Digital twin models are of high interest to Head and Neck Cancer (HNC) oncologists, who have to navigate a series of complex treatment decisions that weigh the efficacy of tumor control against toxicity and mortality risks. Evaluating individual risk profiles necessitates a deeper understanding of the interplay between different factors such as patient health, spatial tumor location and spread, and risk of subsequent toxicities that can not be adequately captured through simple heuristics. To support clinicians in better understanding tradeoffs when deciding on treatment courses, we developed DITTO, a digital-twin and visual computing system that allows clinicians to analyze detailed risk profiles for each patient, and decide on a treatment plan. DITTO relies on a sequential Deep Reinforcement Learning digital twin (DT) to deliver personalized risk of both long-term and short-term disease outcome and toxicity risk for HNC patients. Based on a participatory collaborative design alongside oncologists, we also implement several visual explainability methods to promote clinical trust and encourage healthy skepticism when using our system. We evaluate the efficacy of DITTO through quantitative evaluation of performance and case studies with qualitative feedback. Finally, we discuss design lessons for developing clinical visual XAI applications for clinical end users.

Figures (11)

• Figure 1: Architecture for the transition and deep survival models (DSM). Patient state and previous state treatment decision use a standard DNN with input dropout to improve the models ability to deal with unknown data. The decision is concatenated to the penultimate layer in order to prevent the model from relying only on correlated features due to the use of dropout during training. DSM models predict a mixture of model parameters for each patient from a pre-trained set of user-defined number of mixtures.

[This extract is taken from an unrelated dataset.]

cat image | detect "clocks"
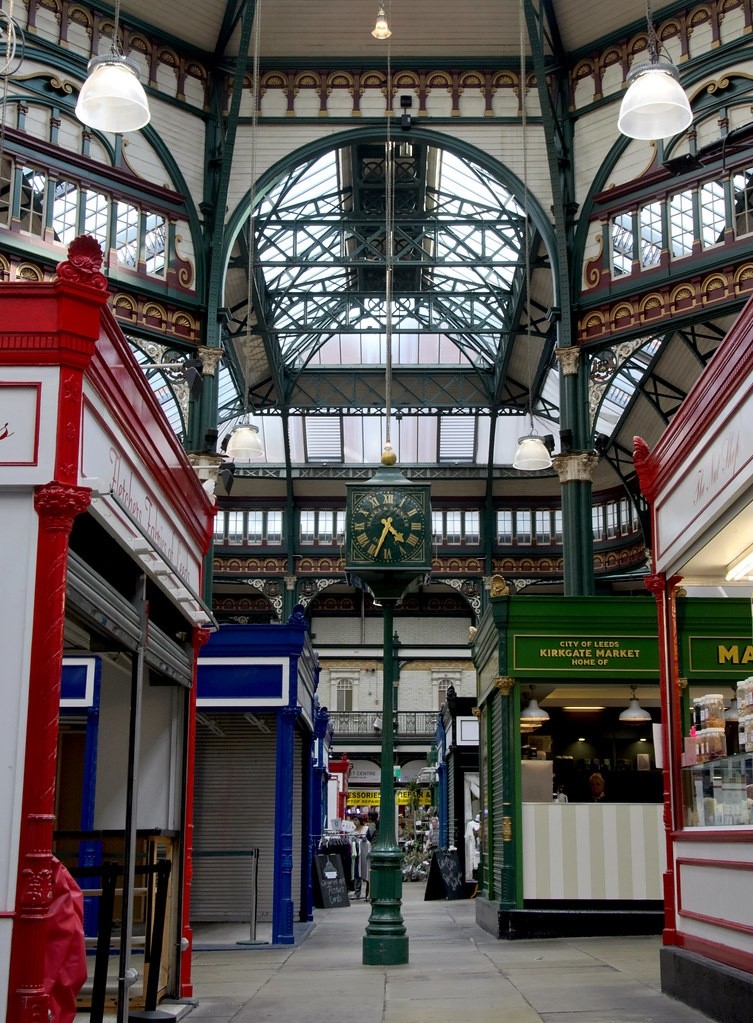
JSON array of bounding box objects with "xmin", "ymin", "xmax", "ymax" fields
[{"xmin": 345, "ymin": 483, "xmax": 431, "ymax": 571}]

• Figure 2: Architecture for policy model used to simulate a physician decision. Both the optimal and imitation models use a shared embedding with a custom position token at each stage, followed by a separate layer for each output, with additional fully connected layers unique to each model before the output. Model activations for the penultimate layers are used when calculating similar patients. Policy models use a modified version of a transformer encoder that saves the cohort at each time point into memory at training time.
• Figure 3: All Transition State Outcomes. (Right) Accuracy and AUC score for boolean outcomes such as toxicities. Models perform well in terms of accuracy and late toxicity (FT and Aspiration), but have mixed AUC results for dose-limiting toxicities due to the heavy imbalance in the data and low number of positive samples to learn from. (Center) Model performance for multi-class transition states (disease response and dose modification) using accuracy and micro, macro, and weighted AUC score for both unweighted and balanced loss weights. Models perforce best in terms of macro AUC score. Balanced models generally performed worse. (Right) F1 score and AUC score for temporal outcomes at 12, 24, 36, and 48 months after treatment. F1 scores tend to be very high while AUC scores stay around .6, likely due to issue with imbalanced data and incomplete censoring.
• Figure 4: Scatterplot used during model development using the 2 principal components of the policy model embeddings of the cohort and main patient. Outer and inner color encodes model predicted treatment and ground truth treatment, respectively. Hue is used to differentiate the current patient, the most similar patients, and the rest of the cohort.
• Figure 5: Diagrams used for spatial features in the visualization. (Left) Dose-limiting toxicities. (Center) Lymph node regional involvement. (Right) Primary tumor subsite. All regions not included in the diagram are considered "Not Otherwise Specified".